How do we approach today’s great themes in international environmental archaeology? How will this feed into the next research agenda? What are environmental archaeology’s grand challenges? ‘Grand challenges for archaeology’ have recently been proposed to focus the disciplines efforts and capabilities on the most important scientific challenges (Kintigh et al. 2014, PNAS 111, 879-80). Those identified focus on investigating the dynamics of complex socio-ecological systems, addressing key questions of emergence, complexity, demography, mobility, identity, resilience, and human-environment interactions. Environmental archaeology is ideally situated to contribute directly to these challenges, concerned, as it is, with the human ecology of the past – the relationship between past human populations and their physical, biological and socio-economic environments – through the analysis and interpretation of animal and plant remains within the depositional environment of the archaeological site and its surrounds. These approaches allow analysis of the dynamics of socio-ecological systems at varying spatial and temporal scales. Combined with the continued advancement of scientific methodological applications this is enabling increasingly powerful insights into human paleoecology, for example via analyses of palaeodiets, disease ecology, and past climatic change. Particular challenges lie in how to integrate data generated from diverse methodological approaches, and how to model and test cultural and ecological agency in the past, and how to tap the full potential that lies in increasingly large and disparate datasets being generated by the different practitioners of environmental archaeology. Public and fiscal responsibility also challenges environmental archaeological research to contribute to debates of relevance to the modern world, with its important potential insights on human-environment interactions, biodiversity, food security, and societal resilience.

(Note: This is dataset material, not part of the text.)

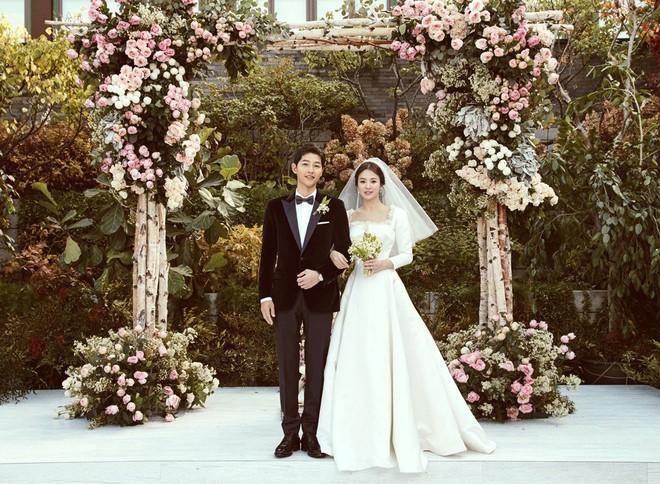 """Báo tin hỉ """"từ trên trời rơi xuống"""", các """"cặp đôi vàng"""" này của làng giải trí châu Á từng khiến truyền thông và công chúng đồng loạt điêu đứng - Ảnh 3."""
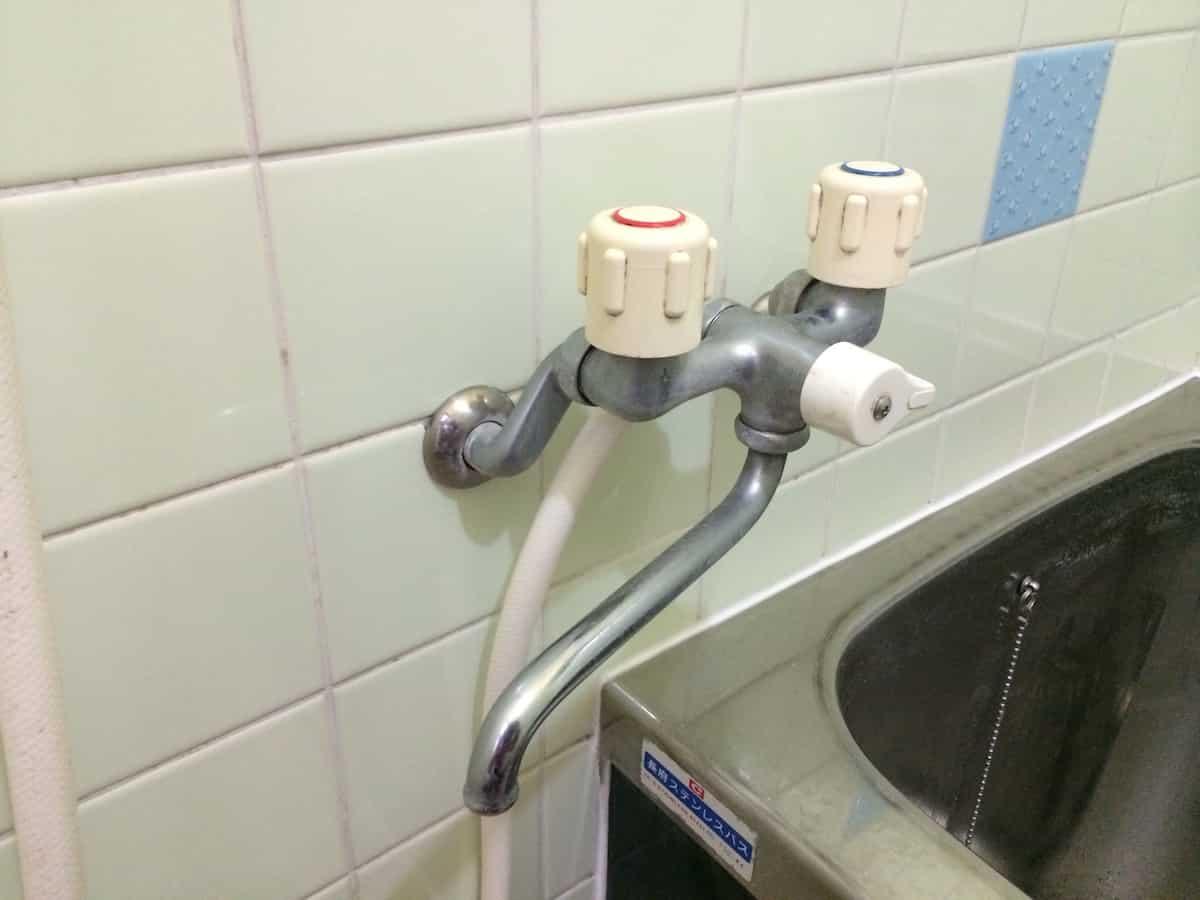交換前の2バルブタイプのシャワー水栓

This conference seeks to explore the grand challenge agendas for environmental archaeology that confront its methods, approaches, contributions and relevance, including (but not limited to):

  • the ways in which the discipline can contribute to the major research foci of archaeology
  • advances in method, and integration of methods, that are permitting more robust and nuanced insights in these areas
  • approaches to modelling and testing past socio-ecological relationships, and exploring issues of cause and effect in these systems
  • the ways in which environmental archaeological research is relevant and contributes to the contemporary world

The organising committee invites oral and poster presentations that examine these themes. We are particularly keen to encourage comparative research that show how regional case studies can make essential contributions to globally-important questions, or indeed help to shape them and set new agendas for research.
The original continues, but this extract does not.